EXTRACTED TEXT |
==*==

Mathematically is it possible to create a function that represents a shape. Such as a cube or sphere?

Question

Like utilizing vectors, calculus, differential equations? Is it possible, i am specifically looking at cube or sphere as i know a cone can be easily created by rotating a simple function around the y axis by 2(pi) creating a cone but how would one create a function for a sphere or cube?

Answer 1

A sphere can be defined parametrically as follows:

$$(r \cos θ_1 \cosθ_2, r\cos θ_1 \sinθ_2,r\sin θ_1)$$ for $ 0 ≤ θ_1, θ_2 < 2 π $ where $r$ is the radius of the sphere.

Alternatively, as mentioned by Zestylemonzi, you could rotate the function $ y = \sqrt{r^2 - x^2}$ across the x-axis, again where $r$ is the radius of the sphere.

==*==

LISTED RECORDS |
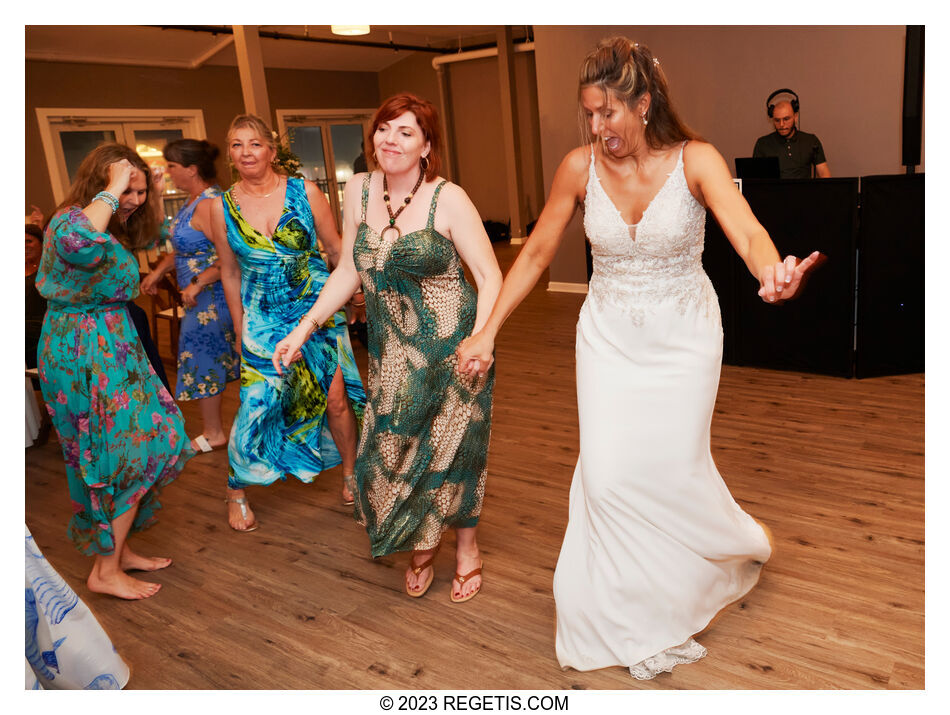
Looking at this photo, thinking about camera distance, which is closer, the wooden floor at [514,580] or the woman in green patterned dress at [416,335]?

==*==

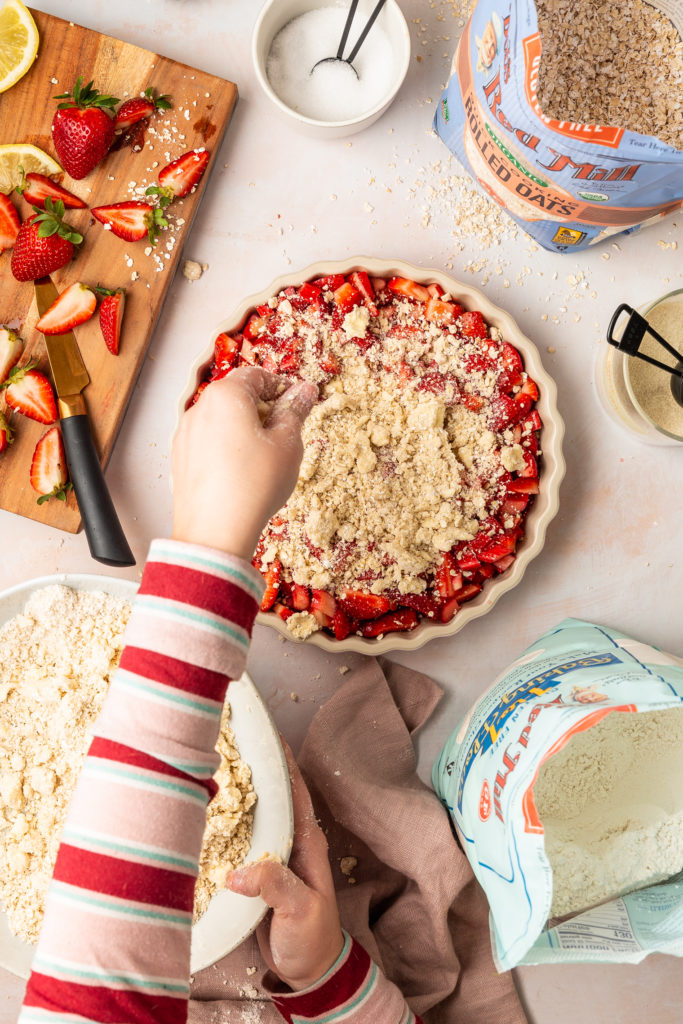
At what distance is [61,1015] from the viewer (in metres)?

==*==

DIRECTIONS |
a: In the thread on shapes as functions, what function does Answer 1 say can be rotated across the x-axis to produce a sphere?
b: Could you shorten the paragraph beginning "Like utilizing vectors, calculus, differential equations?" from the thread on shapes as functions, keeping its main facts?
c: What comes next in the thread on shapes as functions? Write a continuation that picks up after its final sentence.
The lines come from a different source than the thread on shapes as functions.

EXPECTED OUTPUTS |
a: $y = \sqrt{r^2 - x^2}$, where $r$ is the radius of the sphere.

b: The asker wants to know whether vectors, calculus, or differential equations can produce a function for a sphere or cube. A cone is easy: rotate a simple function 2π around the y-axis. The question is how to do the same for a sphere or cube.

c:
A cube is a little more tricky as it cannot be described by a single function (to my knowledge). However, the three-dimensional region where $0 ≤ x, y, z ≤ s$, where $s$ is the side length of the cube seems to fit the conditions of the problem.

Answer 2

You want to generate a surface area.

Like the cone choose a circle centered on y axis and rotate it around y axis to form a sphere.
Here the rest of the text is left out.